### TEXT BLOCK
September, 1994 (continued): After surviving the attack of killer bees in my hotel room in Frankfurt, Germany, I flew to Munich, where I conducted my AIR PERSONALITY PLUS+ seminar for Jim Sampson and the staff of Bavarian Radio.

This was a very short visit — less than 24 hours — so, once again, I didn’t do any sightseeing. Jim did, however, treat me to a very nice Italian lunch and later procured an American-style submarine sandwich for me to eat on the plane that evening.

(That’s a great way to drive your fellow passengers crazy: “You mean you didn’t get one? They were handing them out as we boarded; go ask the flight attendant if she has any left.”)

When Jim picked me up at the airport and we went to his car, he asked, “Do you want to drive?” Seeing my puzzlement, he explained, “Most American visitors want to drive on the autobahn — where there are no speed limits.

Although the opportunity to drive an unfamiliar road at high speeds while exhausted and surrounded by speed demon American tourist drivers certainly was tempting, I left the driving to Jim.

Before retiring that evening, I turned on the TV in my hotel room and was introduced to a German tv show called Nachtshow — “Night Show.” I featured a guy with a goofy grin, seated at a desk in front of a backdrop depicting a big city, bantering with his bandleader, and reading a nightly “Top 10 List.”

Sound a bit familiar? They took The Late Show With David Letterman and translated it into German. (I didn’t watch long enough to see if they had a German Larry “Bud” Melman.)

At the end of our seminar, I returned to the airport to fly to Leipzig, Germany, for the Leipzig Radio Show. Now, I’m always hearing people talk about running into some colleague or friend at an airport, but this never has happened to me… until I checked in with Lufthansa for my flight to Leipzig. As I approached the counter, I heard a voice exclaim, “Dan O’Day!”

### WORK TASK
Continue the Munich trip account from its last sentence. The entries have no connection to the Munich trip account.

### RECORDS
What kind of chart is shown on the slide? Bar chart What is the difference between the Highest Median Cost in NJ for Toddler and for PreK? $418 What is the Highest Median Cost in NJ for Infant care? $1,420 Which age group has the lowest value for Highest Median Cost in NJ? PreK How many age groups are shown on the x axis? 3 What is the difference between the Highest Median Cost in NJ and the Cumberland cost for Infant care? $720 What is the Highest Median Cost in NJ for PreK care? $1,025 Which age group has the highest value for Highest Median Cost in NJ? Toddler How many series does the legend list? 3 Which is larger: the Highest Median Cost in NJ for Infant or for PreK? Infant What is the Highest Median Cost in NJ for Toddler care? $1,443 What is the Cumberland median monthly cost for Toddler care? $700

==

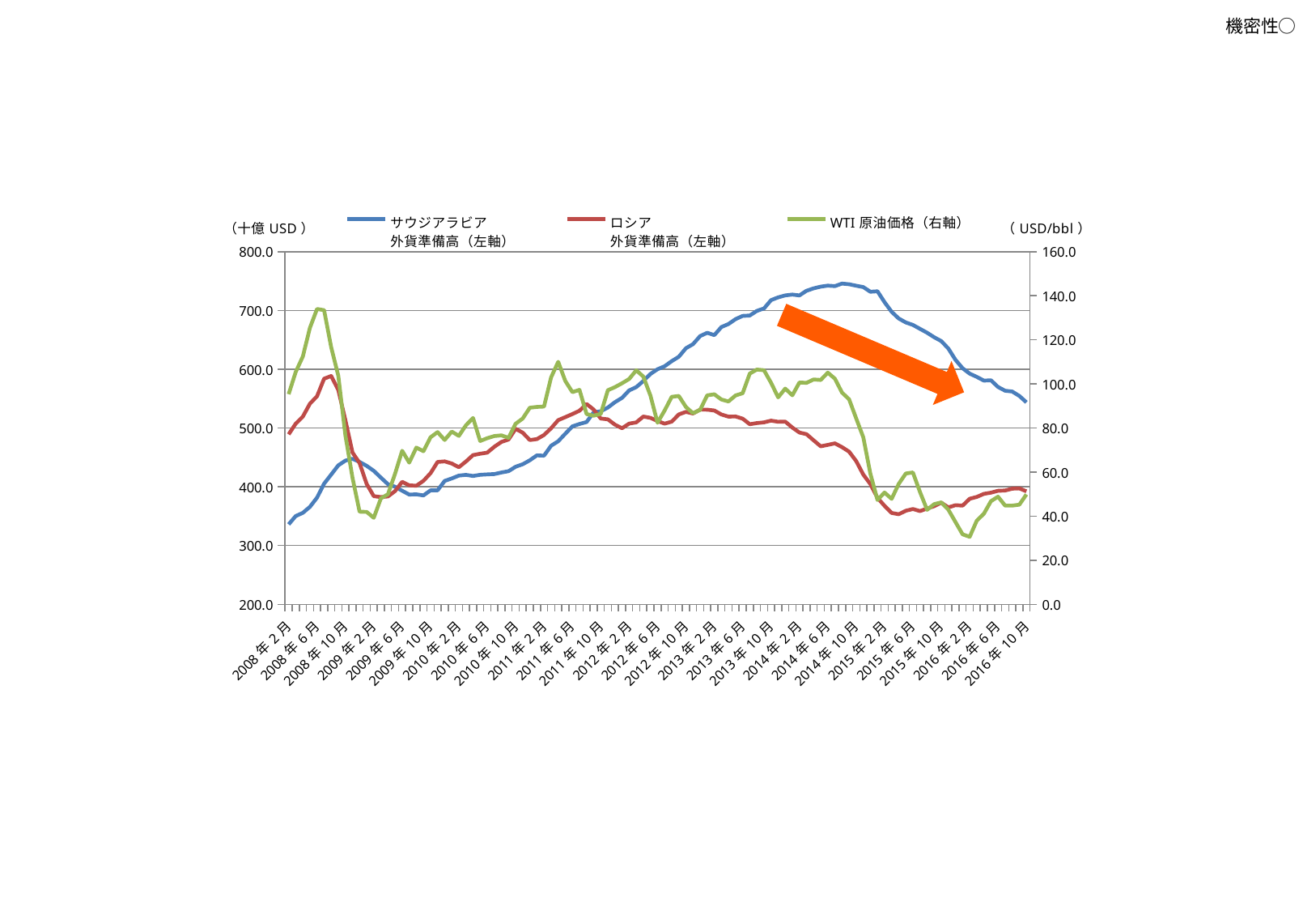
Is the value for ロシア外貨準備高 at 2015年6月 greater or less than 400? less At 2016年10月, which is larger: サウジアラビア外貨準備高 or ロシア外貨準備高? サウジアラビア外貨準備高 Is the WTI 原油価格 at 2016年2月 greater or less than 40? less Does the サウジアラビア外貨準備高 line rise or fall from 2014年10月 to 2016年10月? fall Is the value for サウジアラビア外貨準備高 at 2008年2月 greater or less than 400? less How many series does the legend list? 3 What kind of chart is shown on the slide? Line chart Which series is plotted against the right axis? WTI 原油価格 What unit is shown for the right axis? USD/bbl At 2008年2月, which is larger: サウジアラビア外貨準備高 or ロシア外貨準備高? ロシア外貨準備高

### EXERCISE RESULT
Turning, I saw Gert Zimmer of BCI, the big German radio consulting firm. Of course, this really wasn’t such a great coincidence; he was booked on the same flight as I, to attend the same conference.

I believe in all of my previous travels, I had been paged in an airport only once… again, until this trip. While waiting for my bags to appear inside the small airport in Leipzig, a voice on the intercom intoned, “Den O’Deh…Den O’Deh”…. with a lot of German words I didn’t understand. It turned out to be the driver of the sedan that had been sent to pick me up. But I’m confident that the others in the airport were suitably impressed at how important I must be to have been paged.

Leipzig is in eastern Germany and had been staunchly communist until just a few years earlier. I had no idea what to expect. The city was constantly under construction, which made an automobile trip of even a short distance potentially very time consuming.

I had hoped to find time to walk around the city (among other things, Leipzig is where Johann Sebastian Bach worked as a church choirmaster), but the conference took up all of my time. Based upon my media-induced perceptions of “East Germany,” I was fully prepared to be housed in a dreary, primitive hotel with virtually none of the amenities that Westerners take for granted.

Instead, I discovered that the Hotel Intercontinental was a wonderful, first-class hotel — certainly the finest I stayed at during my entire trip and one of the best I’ve ever experienced.

One neat touch that I still haven’t seen anywhere else: The guest room hallways were dark…until someone entered. A sensor instantly reacted to any motion, and immediately the hallway was completely lit.

Wherever I travel, I practice saying “thank you” in that country’s language. As you know, “thank you” in German is “danke shoen.”

As an odd result, throughout my entire Leipzig visit I — completely against my will — kept finding myself humming that stupid Wayne Newton song, “Danke Shoen.” (Every now and then I’d catch myself humming it aloud. If anyone overheard this, they were kind enough to pretend not to have noticed.)

It was at the Leipzig Radio Show that I ate my first real, traditional East German meal: goulash, sausage and cabbage. (It was pretty good. Even if you don’t believe me.)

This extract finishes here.